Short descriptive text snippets
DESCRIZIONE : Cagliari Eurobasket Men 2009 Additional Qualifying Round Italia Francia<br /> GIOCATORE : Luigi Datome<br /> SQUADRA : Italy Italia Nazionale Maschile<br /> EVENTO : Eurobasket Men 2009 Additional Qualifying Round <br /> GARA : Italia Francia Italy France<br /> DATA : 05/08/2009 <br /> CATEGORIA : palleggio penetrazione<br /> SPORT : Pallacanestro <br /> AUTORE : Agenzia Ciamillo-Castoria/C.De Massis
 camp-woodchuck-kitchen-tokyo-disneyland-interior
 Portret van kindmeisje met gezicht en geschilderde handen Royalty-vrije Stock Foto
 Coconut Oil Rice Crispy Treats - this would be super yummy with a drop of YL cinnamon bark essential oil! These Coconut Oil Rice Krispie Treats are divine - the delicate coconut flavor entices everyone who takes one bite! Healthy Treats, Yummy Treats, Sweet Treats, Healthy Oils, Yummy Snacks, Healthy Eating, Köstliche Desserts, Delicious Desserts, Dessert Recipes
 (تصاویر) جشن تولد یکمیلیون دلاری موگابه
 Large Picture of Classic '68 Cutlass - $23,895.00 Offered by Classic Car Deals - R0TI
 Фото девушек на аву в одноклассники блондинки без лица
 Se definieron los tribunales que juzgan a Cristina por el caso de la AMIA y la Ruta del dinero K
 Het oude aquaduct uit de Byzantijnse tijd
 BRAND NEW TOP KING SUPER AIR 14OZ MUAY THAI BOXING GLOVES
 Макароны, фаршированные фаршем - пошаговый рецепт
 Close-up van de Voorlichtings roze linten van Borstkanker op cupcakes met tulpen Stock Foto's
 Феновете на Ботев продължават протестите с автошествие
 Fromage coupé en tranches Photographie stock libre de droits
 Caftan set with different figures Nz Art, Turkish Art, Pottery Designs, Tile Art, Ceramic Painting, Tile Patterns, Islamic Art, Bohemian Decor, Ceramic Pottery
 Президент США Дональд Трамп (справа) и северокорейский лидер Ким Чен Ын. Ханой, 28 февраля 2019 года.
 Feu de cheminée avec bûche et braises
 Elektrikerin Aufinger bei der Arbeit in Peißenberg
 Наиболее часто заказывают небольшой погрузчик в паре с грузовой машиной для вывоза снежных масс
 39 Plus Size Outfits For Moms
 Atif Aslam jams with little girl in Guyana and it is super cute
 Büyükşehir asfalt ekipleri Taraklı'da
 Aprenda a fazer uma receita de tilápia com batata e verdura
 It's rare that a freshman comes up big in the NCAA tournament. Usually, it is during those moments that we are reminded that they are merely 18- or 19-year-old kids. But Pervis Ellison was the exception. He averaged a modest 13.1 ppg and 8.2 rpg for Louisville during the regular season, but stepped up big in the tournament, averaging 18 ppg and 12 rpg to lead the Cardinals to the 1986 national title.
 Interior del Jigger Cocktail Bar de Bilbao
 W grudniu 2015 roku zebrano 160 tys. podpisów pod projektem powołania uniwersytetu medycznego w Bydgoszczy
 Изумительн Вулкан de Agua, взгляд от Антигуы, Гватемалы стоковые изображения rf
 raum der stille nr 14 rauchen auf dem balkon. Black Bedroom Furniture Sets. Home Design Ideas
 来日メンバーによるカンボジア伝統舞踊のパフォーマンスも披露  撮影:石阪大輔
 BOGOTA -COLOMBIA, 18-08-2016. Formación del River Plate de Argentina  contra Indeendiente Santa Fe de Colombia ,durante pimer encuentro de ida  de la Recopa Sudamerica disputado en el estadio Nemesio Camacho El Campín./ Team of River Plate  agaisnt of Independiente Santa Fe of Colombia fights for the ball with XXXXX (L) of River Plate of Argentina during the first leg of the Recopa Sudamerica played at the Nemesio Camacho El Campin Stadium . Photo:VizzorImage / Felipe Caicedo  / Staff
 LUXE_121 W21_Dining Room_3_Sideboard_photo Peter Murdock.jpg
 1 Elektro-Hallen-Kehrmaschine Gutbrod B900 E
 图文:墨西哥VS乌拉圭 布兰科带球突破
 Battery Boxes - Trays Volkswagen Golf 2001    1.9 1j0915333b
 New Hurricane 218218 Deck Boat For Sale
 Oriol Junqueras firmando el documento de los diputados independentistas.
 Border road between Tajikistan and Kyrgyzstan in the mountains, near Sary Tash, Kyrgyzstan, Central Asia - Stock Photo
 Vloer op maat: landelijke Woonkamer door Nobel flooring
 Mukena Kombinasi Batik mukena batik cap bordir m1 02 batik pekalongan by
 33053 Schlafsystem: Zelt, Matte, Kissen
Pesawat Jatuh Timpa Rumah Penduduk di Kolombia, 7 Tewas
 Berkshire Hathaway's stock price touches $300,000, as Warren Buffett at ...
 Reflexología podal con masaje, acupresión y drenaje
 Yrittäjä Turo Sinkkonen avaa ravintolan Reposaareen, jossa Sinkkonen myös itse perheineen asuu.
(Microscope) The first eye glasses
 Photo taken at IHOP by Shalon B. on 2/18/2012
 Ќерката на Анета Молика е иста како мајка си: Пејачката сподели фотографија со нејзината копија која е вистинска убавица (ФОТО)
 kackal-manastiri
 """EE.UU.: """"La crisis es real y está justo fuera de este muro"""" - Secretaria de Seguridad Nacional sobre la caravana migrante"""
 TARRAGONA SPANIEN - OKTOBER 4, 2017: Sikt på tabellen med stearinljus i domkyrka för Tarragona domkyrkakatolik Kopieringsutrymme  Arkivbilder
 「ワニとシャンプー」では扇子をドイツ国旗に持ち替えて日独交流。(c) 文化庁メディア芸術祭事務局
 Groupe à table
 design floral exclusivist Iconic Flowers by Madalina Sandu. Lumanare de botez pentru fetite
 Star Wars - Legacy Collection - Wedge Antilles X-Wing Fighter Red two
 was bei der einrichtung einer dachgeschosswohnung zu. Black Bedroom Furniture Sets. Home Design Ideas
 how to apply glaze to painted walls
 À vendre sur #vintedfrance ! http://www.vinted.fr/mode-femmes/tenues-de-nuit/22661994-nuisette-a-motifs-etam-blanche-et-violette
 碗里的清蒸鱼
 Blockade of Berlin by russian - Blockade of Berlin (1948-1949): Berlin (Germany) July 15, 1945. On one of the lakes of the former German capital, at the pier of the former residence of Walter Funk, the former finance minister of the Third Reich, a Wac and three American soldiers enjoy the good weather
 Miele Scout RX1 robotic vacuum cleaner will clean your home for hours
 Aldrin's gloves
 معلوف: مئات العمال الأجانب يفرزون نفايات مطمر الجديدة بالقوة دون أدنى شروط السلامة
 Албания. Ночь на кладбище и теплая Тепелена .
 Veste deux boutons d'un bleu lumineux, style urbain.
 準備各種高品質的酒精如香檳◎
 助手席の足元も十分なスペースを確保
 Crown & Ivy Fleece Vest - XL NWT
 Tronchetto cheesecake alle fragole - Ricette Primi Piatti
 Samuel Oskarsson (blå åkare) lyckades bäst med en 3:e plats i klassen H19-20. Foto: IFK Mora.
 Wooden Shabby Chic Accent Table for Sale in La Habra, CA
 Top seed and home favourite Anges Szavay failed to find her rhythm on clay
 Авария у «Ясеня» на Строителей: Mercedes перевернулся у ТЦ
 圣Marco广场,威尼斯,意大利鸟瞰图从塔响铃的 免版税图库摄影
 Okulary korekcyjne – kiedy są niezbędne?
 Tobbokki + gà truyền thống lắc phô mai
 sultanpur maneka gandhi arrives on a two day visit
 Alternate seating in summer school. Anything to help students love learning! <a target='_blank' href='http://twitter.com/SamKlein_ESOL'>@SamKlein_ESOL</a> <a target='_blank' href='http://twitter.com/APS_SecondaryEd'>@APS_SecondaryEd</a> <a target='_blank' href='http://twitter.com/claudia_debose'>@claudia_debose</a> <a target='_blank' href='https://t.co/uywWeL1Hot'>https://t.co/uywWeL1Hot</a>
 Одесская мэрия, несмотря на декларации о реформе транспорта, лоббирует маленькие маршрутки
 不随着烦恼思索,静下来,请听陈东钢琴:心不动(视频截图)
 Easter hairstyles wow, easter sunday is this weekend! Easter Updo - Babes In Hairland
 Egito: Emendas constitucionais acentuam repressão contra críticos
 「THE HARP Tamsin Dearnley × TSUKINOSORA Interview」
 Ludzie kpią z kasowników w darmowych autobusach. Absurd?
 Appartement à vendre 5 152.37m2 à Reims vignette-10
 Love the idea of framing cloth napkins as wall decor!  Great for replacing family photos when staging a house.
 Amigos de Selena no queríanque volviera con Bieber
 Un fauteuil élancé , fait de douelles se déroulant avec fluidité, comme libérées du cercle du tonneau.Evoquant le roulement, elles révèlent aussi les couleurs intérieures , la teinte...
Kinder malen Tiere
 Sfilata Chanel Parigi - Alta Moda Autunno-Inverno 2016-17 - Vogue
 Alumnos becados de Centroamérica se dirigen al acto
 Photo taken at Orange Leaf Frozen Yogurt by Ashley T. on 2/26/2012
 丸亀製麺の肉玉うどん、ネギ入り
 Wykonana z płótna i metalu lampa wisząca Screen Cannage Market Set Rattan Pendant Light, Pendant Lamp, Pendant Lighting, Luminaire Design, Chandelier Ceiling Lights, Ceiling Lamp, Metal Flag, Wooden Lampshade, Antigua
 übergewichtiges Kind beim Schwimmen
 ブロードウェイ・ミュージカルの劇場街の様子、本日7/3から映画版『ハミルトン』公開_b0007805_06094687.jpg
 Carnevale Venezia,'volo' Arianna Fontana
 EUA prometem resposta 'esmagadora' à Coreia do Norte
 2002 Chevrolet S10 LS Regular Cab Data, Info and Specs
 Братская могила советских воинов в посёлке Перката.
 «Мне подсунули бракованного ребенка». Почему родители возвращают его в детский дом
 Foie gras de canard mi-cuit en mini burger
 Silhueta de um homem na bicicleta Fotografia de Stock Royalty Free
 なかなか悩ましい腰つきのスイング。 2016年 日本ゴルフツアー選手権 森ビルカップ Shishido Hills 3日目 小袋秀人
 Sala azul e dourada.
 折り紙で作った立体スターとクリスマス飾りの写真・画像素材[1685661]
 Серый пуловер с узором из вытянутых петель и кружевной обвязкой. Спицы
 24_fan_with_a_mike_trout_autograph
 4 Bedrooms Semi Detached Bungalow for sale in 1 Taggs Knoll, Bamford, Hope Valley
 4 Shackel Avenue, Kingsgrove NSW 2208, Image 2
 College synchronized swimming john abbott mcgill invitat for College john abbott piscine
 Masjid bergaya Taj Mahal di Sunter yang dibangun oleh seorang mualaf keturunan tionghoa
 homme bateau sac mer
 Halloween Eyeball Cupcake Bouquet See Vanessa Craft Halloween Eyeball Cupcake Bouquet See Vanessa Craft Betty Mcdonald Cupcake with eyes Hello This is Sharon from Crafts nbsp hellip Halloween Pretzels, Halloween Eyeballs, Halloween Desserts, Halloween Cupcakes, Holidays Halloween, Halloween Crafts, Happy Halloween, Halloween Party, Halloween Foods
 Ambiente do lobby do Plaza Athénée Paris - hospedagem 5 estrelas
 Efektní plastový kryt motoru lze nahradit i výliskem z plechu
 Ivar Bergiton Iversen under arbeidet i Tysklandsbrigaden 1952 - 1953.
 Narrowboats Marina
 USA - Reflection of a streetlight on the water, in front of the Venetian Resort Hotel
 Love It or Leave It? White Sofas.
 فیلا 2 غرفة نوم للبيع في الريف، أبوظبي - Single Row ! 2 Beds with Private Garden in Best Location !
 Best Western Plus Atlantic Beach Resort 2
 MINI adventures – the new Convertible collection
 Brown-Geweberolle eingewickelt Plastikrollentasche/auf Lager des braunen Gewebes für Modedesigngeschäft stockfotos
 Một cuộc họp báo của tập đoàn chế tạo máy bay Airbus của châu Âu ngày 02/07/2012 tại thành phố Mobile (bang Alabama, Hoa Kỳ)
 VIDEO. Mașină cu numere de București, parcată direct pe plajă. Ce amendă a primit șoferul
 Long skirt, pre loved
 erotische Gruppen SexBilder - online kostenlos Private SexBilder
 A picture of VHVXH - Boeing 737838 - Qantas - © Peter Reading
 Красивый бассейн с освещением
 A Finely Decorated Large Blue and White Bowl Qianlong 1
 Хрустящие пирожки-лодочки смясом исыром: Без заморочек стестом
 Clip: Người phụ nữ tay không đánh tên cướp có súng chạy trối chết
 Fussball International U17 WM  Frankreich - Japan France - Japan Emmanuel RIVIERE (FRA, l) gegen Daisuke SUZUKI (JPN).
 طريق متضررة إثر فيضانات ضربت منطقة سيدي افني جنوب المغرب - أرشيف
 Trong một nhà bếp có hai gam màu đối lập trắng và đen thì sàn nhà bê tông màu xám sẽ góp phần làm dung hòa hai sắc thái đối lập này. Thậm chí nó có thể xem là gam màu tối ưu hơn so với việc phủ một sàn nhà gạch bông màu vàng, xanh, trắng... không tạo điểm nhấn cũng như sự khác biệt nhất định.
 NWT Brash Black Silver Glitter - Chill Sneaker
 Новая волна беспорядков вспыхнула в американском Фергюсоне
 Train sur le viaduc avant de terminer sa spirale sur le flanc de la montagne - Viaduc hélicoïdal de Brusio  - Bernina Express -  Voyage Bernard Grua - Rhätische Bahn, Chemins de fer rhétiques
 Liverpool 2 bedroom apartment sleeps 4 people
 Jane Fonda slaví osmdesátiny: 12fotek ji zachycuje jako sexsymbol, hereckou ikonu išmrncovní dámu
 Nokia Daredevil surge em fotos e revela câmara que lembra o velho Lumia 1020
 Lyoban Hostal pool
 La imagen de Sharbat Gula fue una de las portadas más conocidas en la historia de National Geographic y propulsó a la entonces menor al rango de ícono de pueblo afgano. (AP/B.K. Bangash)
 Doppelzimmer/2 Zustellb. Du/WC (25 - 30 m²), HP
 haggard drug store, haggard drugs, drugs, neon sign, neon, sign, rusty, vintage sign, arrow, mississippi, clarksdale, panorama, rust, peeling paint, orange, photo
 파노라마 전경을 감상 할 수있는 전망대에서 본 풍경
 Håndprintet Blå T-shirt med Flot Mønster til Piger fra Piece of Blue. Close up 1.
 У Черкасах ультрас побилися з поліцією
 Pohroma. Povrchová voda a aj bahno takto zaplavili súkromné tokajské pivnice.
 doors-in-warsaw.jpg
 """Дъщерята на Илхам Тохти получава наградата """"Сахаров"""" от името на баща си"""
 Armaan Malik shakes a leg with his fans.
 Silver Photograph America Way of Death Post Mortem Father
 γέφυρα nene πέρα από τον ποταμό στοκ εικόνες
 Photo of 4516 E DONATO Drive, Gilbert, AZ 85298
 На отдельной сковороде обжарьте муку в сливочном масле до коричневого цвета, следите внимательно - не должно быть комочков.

**Your assignment**
Look above for the line containing "EUA prometem resposta" and the line containing "в детский дом". Transcribe both, with the lines between them, exactly.

**The answer**
 EUA prometem resposta 'esmagadora' à Coreia do Norte
 2002 Chevrolet S10 LS Regular Cab Data, Info and Specs
 Братская могила советских воинов в посёлке Перката.
 «Мне подсунули бракованного ребенка». Почему родители возвращают его в детский дом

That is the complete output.